Anthropologists might disagree about what is authentic and what isn’t, made anxious by preoccupations of contact and culture and the “salvage paradigm.”16 This isn’t surprising: careers are built on fine distinctions. There is evidence that Mungo Martin felt that he was the last of his kind in some respects, working against time and oblivion. Wilson Duff wrote to a friend, “Mungo is convinced: (a) that this will be the last ‘house-warming’ potlatch and (b) that nobody else but him knows exactly how to do the whole thing properly.”17 This house recreated and adapted and given new meaning, then: a repository of both memory and history, those duelling conspirators.

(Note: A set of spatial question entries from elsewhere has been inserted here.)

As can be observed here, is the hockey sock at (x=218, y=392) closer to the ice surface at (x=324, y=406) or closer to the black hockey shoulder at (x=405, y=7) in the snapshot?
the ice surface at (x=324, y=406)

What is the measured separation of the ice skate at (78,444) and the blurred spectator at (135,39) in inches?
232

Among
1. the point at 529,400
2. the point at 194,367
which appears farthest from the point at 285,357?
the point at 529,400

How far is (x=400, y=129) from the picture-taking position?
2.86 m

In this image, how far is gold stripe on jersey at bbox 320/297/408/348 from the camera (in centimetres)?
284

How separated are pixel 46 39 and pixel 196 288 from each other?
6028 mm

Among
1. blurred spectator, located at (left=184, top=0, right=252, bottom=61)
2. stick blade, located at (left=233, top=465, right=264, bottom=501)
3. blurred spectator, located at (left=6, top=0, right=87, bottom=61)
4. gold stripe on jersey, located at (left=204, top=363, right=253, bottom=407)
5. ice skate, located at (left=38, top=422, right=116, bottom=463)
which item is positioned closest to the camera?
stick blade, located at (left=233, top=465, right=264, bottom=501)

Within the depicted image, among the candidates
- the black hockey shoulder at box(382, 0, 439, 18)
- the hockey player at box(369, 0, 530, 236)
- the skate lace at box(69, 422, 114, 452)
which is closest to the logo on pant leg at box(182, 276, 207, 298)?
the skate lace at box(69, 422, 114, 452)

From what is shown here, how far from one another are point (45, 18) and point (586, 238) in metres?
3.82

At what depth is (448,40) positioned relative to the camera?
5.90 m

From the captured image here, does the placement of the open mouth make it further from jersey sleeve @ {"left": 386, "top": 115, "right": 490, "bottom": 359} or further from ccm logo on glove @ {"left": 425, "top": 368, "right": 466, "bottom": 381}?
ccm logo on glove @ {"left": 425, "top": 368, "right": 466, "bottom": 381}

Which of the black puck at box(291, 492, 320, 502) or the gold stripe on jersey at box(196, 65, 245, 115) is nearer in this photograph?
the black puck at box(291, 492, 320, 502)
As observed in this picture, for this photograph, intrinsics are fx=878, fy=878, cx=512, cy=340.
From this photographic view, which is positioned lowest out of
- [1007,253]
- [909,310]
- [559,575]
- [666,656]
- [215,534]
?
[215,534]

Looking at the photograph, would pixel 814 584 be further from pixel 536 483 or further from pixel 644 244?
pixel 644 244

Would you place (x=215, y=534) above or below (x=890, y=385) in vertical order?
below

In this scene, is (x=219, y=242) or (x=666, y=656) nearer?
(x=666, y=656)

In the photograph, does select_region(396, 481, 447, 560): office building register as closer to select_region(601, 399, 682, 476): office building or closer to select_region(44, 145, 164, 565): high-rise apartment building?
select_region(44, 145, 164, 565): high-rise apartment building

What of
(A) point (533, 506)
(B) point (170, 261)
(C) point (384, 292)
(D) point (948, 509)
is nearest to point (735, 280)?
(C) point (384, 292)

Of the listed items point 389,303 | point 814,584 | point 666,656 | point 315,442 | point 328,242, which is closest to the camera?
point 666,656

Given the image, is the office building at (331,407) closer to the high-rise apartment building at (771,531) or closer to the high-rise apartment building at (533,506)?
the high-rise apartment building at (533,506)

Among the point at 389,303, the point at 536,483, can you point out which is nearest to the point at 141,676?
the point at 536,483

What is particularly interesting is that anthropologists can engage in considerations of authenticity so many years after the plundering of the Kwakwaka’wakw villages and the loss of so much of their material culture, in part because Charles Newcombe took hundreds of precise photographs documenting the villages. One can look at them, a single degree of separation, and approach something of the experience of gliding onto the beach at Kalokwis on Turnour Island among the canoes where the housefronts stare out to sea, their imagery and context intact. Or walk up to the group of people standing in front of Kwaksistala, a house on Harbledown Island, in 1900, children and adults wrapped in blankets, a few of them in headdresses. That house’s sculpin front informed, in memory, some of Mungo Martin’s work in Thunderbird Park, as of course did Gwayasdums. We can almost remember, looking at these photographs; almost trace the trajectory of the artist’s work back to his original home at Fort Rupert on the northeast coast of Vancouver Island, where clams were dried by the fire and elegant hooks of western yew might bring up a halibut. We can almost stand there in our otherness, our clothing slowly absorbing the smell of cedar smoke and salt.